TASK: Reproduce everything from the line containing "In what you" down to the end of the items, word for word.

[BEGIN]

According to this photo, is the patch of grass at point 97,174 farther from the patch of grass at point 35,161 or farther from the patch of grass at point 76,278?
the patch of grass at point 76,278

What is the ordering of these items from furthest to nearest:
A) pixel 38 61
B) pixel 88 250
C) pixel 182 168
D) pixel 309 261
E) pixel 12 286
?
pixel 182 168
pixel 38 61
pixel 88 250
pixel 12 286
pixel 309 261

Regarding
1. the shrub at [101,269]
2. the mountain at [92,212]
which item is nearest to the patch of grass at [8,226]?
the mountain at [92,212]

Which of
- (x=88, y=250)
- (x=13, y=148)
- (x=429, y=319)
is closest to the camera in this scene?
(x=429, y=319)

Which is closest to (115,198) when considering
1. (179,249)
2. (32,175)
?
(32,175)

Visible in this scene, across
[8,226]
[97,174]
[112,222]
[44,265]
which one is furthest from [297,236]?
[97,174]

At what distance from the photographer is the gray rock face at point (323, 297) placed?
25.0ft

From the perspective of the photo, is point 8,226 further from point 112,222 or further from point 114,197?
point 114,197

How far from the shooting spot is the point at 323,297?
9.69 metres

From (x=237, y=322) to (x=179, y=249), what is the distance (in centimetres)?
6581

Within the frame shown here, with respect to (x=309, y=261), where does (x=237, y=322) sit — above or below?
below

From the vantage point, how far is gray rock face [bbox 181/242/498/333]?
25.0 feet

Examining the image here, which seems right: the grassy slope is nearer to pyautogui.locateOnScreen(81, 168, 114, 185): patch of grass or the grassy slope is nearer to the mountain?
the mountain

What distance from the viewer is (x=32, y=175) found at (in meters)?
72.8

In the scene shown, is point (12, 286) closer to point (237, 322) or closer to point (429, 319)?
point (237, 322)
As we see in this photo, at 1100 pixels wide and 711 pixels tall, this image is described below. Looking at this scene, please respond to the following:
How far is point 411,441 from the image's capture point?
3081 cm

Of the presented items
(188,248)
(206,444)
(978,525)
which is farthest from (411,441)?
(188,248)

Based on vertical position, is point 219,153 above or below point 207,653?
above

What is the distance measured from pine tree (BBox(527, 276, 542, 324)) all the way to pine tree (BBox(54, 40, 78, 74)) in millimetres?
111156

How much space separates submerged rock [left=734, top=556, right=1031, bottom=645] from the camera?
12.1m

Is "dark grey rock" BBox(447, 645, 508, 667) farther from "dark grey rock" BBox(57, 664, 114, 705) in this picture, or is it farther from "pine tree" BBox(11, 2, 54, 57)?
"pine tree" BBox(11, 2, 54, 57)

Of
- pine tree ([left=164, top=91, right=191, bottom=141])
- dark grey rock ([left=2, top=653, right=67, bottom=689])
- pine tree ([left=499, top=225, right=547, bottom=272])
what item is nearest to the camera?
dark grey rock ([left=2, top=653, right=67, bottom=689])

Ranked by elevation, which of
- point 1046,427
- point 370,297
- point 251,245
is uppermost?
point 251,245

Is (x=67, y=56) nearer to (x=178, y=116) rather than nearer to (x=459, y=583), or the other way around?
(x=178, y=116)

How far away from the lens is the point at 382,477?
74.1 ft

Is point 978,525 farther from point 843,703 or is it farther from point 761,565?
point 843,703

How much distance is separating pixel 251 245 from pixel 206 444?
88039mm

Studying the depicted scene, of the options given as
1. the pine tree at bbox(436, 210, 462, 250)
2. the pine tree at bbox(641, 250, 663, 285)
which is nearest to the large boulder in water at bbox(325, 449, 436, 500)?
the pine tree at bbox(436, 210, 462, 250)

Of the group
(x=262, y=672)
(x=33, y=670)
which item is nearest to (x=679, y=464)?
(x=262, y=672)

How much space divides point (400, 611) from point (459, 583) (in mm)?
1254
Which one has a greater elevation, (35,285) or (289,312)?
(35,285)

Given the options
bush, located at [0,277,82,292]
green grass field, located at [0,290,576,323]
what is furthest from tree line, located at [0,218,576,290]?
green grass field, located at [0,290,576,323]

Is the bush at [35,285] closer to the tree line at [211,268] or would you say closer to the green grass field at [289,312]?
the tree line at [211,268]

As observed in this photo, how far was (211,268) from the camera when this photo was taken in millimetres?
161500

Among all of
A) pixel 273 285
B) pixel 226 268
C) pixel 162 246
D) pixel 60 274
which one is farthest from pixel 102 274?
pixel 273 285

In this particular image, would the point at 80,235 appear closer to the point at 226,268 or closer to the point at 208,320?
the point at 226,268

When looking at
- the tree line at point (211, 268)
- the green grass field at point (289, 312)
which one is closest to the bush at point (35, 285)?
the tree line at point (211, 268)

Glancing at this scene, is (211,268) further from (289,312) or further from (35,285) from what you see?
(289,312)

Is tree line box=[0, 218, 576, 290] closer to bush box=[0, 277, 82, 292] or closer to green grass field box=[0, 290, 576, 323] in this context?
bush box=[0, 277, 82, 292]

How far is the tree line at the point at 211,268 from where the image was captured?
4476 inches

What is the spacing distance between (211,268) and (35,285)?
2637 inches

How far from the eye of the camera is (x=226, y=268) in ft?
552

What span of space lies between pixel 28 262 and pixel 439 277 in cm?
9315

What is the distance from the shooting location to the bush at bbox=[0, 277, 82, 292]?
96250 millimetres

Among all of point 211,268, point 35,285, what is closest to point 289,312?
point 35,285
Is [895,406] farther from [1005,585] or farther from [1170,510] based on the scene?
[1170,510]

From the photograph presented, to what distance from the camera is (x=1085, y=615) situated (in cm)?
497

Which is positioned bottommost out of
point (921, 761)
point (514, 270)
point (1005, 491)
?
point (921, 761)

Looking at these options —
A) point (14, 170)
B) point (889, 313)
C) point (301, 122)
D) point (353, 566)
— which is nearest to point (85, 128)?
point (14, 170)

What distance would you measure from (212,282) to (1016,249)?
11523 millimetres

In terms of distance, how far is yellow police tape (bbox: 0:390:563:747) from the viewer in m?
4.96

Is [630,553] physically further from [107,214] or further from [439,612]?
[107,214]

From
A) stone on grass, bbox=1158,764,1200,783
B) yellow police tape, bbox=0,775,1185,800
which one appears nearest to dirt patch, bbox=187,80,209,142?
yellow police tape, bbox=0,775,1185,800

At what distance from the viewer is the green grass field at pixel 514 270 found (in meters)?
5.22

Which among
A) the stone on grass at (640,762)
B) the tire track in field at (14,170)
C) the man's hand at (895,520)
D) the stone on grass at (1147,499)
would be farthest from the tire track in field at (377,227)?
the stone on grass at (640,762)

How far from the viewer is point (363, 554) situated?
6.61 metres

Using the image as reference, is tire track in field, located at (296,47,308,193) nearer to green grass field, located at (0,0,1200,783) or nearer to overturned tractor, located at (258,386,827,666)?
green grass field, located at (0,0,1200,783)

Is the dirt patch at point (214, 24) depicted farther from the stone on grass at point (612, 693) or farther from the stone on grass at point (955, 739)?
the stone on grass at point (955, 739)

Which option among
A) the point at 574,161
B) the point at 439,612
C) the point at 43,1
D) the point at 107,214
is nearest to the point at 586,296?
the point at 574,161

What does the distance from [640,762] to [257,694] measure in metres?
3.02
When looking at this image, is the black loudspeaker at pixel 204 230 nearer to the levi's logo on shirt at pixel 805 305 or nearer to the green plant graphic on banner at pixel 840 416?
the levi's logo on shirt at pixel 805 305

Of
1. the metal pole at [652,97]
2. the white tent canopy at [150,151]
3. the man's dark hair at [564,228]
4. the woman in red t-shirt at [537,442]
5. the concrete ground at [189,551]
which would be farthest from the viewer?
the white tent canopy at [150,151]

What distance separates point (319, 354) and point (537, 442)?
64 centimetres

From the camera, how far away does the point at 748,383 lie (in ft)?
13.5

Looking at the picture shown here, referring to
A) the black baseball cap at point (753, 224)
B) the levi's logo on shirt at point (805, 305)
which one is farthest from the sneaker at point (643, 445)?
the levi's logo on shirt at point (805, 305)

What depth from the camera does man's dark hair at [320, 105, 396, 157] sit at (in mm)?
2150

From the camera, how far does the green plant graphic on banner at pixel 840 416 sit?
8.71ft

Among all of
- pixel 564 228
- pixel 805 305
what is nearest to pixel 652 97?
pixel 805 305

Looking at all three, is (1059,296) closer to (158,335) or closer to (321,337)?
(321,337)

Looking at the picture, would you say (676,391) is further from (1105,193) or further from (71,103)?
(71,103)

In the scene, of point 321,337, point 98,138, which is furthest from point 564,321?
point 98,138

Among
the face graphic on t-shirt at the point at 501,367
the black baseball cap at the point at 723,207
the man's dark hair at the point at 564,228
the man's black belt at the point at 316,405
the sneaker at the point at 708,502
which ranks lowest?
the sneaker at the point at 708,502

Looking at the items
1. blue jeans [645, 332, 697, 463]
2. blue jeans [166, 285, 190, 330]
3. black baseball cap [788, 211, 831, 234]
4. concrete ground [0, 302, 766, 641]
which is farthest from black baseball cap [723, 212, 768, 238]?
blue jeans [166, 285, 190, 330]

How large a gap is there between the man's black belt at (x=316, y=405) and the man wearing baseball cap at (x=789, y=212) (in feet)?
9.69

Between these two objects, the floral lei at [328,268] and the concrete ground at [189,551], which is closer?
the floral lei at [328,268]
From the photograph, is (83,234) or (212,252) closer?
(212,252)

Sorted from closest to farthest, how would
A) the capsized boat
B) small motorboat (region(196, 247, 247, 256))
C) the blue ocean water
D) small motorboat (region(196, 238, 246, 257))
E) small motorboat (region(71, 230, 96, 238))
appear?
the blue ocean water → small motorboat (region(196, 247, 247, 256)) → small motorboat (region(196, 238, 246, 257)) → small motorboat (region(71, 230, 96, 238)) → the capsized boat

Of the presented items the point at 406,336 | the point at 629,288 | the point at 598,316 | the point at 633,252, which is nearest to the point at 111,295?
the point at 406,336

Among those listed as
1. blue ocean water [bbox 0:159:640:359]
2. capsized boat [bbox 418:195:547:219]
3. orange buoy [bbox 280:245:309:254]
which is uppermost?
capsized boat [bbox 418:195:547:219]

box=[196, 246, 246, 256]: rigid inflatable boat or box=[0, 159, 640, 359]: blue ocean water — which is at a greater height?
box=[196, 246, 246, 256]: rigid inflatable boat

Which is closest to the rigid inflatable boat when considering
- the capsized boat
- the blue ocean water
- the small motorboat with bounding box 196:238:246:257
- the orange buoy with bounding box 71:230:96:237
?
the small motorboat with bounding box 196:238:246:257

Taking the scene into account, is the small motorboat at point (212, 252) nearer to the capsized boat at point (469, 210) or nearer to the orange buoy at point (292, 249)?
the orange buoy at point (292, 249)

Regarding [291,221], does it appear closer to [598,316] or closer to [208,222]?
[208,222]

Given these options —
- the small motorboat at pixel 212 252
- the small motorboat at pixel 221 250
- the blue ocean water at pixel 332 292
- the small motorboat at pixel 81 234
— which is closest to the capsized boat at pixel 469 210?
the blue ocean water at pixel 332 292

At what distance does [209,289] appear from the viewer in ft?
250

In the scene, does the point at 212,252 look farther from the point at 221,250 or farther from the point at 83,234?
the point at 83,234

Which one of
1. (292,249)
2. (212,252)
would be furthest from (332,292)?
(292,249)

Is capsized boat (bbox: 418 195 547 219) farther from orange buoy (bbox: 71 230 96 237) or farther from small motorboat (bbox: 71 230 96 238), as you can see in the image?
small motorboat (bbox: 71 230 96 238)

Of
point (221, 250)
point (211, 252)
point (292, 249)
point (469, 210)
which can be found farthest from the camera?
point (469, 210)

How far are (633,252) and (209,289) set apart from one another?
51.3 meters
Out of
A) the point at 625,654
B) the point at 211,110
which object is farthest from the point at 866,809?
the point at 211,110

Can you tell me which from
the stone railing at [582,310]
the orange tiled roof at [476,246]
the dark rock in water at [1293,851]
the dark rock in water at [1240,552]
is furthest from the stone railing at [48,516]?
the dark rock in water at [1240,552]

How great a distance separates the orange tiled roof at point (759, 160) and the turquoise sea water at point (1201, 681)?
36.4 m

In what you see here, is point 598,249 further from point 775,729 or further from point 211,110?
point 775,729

[END]

PROBLEM SOLUTION:
In what you see here, is point 598,249 further from point 775,729 or further from point 211,110?
point 775,729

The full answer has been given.